Le rôle du théâtre dans la construction des nations européennes
On pense souvent que les nations ont toujours existé. Pourtant, l’idée même de nation est une invention récente, qui naît en Europe autour de 1800, après la Révolution française. Il faut alors construire ce que cela veut dire « être une nation » : créer un sentiment d’appartenance, inventer une histoire commune, donner des héros et des récits aux peuples. Et pour cela, les histoires comptent. Ce sont elles qui permettent de convaincre, de souder, d’émouvoir. Au début du XIXe siècle, c’est largement aux écrivains, et notamment aux dramaturges, que revient ce travail d’imagination collective. Ce sont eux qui vont mettre en scène l’Histoire nationale, qui n’est pas encore une évidence.
Le théâtre devient alors l’un des moyens privilégiés pour forger ces récits fondateurs. Mais un problème se pose : ces pièces historiques sont souvent trop complexes, trop grandiloquentes, impossibles à mettre en scène. On peut les rapprocher de ce qu’Alfred de Musset appelait les « spectacles dans un fauteuil », tant elles sont lues plutôt que jouées. Pourtant, ces drames ressurgissent par la suite sur scène, souvent détournés ou réinterprétés : parfois vidés de leur contenu national, parfois transformés en revendications politiques virulentes, parfois portés par des aspirations à la liberté.
De La Jaquerie (1828) de Prosper Mérimée à Boris Godounov (1825) d’Alexandre Pouchkine – rendu célèbre par l’opéra de Moussorgski –, de La Bataille d’Arminius (1808) de Heinrich von Kleist aux Aïeux (1832) d’Adam Mickiewicz, ces pièces ont contribué à forger l’imaginaire national des Européens. Les écrivains, par leurs textes, ont ainsi créé des mondes imaginaires qui, bien souvent, se sont transformés en récits officiels ou en symboles politiques. Et ces œuvres continuent aujourd’hui à nourrir nos représentations, nos discussions, nos mémoires.

Consignes:
1 > D'après le texte sur le théâtre et les nations européennes, vers quelle époque l'idée de nation apparaît-elle en Europe ?
2 > Reprenez le texte sur le théâtre et les nations européennes à la suite de sa dernière phrase et poursuivez-le.

Données fournies:
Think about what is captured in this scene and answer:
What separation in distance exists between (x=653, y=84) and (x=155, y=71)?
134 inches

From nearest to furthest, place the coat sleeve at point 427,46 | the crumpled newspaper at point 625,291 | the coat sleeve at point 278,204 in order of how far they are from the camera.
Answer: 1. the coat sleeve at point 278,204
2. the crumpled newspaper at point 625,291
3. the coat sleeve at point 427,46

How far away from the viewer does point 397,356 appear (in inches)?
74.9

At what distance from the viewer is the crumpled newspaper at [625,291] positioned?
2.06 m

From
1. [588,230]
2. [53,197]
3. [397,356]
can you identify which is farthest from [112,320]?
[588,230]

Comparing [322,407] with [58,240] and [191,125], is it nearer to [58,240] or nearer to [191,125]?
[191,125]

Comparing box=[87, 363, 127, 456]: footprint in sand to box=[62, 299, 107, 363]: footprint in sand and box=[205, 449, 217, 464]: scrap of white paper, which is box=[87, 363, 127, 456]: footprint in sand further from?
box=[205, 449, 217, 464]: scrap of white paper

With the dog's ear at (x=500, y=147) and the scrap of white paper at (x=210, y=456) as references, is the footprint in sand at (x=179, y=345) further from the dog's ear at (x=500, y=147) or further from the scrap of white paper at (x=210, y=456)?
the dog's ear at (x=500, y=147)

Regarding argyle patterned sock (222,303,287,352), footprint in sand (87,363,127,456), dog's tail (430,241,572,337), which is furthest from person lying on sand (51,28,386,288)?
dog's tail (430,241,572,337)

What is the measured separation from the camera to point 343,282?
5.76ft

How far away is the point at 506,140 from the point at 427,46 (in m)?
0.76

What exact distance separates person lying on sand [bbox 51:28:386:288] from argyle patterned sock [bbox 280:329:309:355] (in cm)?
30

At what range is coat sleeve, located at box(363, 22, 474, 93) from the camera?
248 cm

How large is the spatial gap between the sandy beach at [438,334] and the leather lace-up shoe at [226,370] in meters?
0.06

Résultats:
1 > Autour de 1800, après la Révolution française.

2 >
Le théâtre n’est donc pas seulement un lieu de divertissement : il est un moteur puissant de l’histoire politique. Pourquoi certaines pièces oubliées ressurgissent-elles dans les moments de crise ? Comment le théâtre est-il devenu un acteur politique à part entière ? Il est temps de revenir sur l’histoire passionnante d’un théâtre qui pense, qui raconte – et qui construit les nations.
Charlotte Krauss est professeure de littérature générale et comparée à l’Université de Poitiers (France) et directrice de l’unité de recherches FoReLLIS (UR 15076). Auparavant (entre 2016 et 2018), elle a été Feodor Lynen Fellow de la Fondation Alexander von Humboldt à l’Institut de littérature mondiale de l’Université de Saint-Pétersbourg avec un projet sur l’histoire de la littérature comparée en tant que discipline universitaire. Ses recherches portent sur la littérature européenne depuis 1800, en particulier le théâtre, le roman et l’épopée. Spécialiste de l’Europe de l’Est, elle travaille sur les rapports entre littérature et politique, les relations littéraires et culturels entre l’Est et l’Ouest européen, mais aussi sur les relations entre texte et image, l’intermédialité, avec un accent sur la bande dessinée. Parmi ses publications : La Mise en scène de la nation. Les spectacles dans un fauteuil de l’Europe post-napoléonienne (2022).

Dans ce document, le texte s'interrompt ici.